STATED PROBLEM: Reproduce every one of the following lines without changing anything.

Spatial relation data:
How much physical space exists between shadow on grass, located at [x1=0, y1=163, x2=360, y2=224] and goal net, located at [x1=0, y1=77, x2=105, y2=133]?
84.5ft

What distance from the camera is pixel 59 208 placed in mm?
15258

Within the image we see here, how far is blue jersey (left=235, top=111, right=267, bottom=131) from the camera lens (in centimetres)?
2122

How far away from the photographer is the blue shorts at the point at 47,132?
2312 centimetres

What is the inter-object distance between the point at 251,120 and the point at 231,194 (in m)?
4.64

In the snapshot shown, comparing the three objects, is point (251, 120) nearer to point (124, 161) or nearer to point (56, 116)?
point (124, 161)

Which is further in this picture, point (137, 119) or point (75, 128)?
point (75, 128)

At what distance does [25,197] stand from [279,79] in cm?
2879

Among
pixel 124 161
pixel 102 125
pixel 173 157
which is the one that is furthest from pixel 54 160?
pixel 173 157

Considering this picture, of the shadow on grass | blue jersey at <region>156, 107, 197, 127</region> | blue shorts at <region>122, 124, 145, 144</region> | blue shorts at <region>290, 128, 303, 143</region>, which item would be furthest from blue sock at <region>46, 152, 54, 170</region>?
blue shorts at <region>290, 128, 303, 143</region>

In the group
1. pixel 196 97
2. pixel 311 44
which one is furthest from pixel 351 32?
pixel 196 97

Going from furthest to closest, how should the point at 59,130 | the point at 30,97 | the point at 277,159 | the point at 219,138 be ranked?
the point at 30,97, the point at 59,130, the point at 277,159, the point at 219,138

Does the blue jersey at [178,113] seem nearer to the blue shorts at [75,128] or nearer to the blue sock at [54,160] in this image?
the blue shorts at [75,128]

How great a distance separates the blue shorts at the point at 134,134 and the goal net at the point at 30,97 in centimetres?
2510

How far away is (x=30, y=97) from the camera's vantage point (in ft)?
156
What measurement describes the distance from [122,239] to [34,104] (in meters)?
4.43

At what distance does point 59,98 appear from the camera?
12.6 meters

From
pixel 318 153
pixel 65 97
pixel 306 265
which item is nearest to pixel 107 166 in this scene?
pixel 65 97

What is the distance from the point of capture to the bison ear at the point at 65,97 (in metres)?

WRITTEN REPLY:
How much physical space exists between shadow on grass, located at [x1=0, y1=163, x2=360, y2=224] and goal net, located at [x1=0, y1=77, x2=105, y2=133]?
84.5ft

What distance from the camera is pixel 59 208 placed in mm?
15258

Within the image we see here, how far is blue jersey (left=235, top=111, right=267, bottom=131) from the camera lens (in centimetres)?
2122

How far away from the photographer is the blue shorts at the point at 47,132?
2312 centimetres

What is the inter-object distance between the point at 251,120 and the point at 231,194 (in m)?
4.64

In the snapshot shown, comparing the three objects, is point (251, 120) nearer to point (124, 161) or nearer to point (56, 116)?
point (124, 161)

Which is further in this picture, point (137, 119) or point (75, 128)?
point (75, 128)

At what distance does [25,197] stand from [279,79] in cm?
2879

Among
pixel 124 161
pixel 102 125
pixel 173 157
which is the one that is furthest from pixel 54 160?
pixel 173 157

Considering this picture, of the shadow on grass | blue jersey at <region>156, 107, 197, 127</region> | blue shorts at <region>122, 124, 145, 144</region> | blue shorts at <region>290, 128, 303, 143</region>, which item would be furthest from blue sock at <region>46, 152, 54, 170</region>?
blue shorts at <region>290, 128, 303, 143</region>

In the group
1. pixel 196 97
2. pixel 311 44
which one is furthest from pixel 351 32?
pixel 196 97

Going from furthest to closest, how should the point at 59,130 | the point at 30,97 | the point at 277,159 | the point at 219,138 be ranked?
the point at 30,97, the point at 59,130, the point at 277,159, the point at 219,138

Does the blue jersey at [178,113] seem nearer to the blue shorts at [75,128] or nearer to the blue sock at [54,160] in this image?
the blue shorts at [75,128]

How great a distance separates the blue shorts at the point at 134,134 and the goal net at the point at 30,97 in centimetres?
2510

How far away is (x=30, y=97) from the camera's vantage point (in ft)?
156
What measurement describes the distance from [122,239] to [34,104] (in meters)?
4.43

At what distance does point 59,98 appear from the camera?
12.6 meters

From
pixel 318 153
pixel 65 97
pixel 306 265
which item is nearest to pixel 107 166 in this scene?
pixel 65 97

What is the distance from the point of capture to the bison ear at the point at 65,97 (in metres)?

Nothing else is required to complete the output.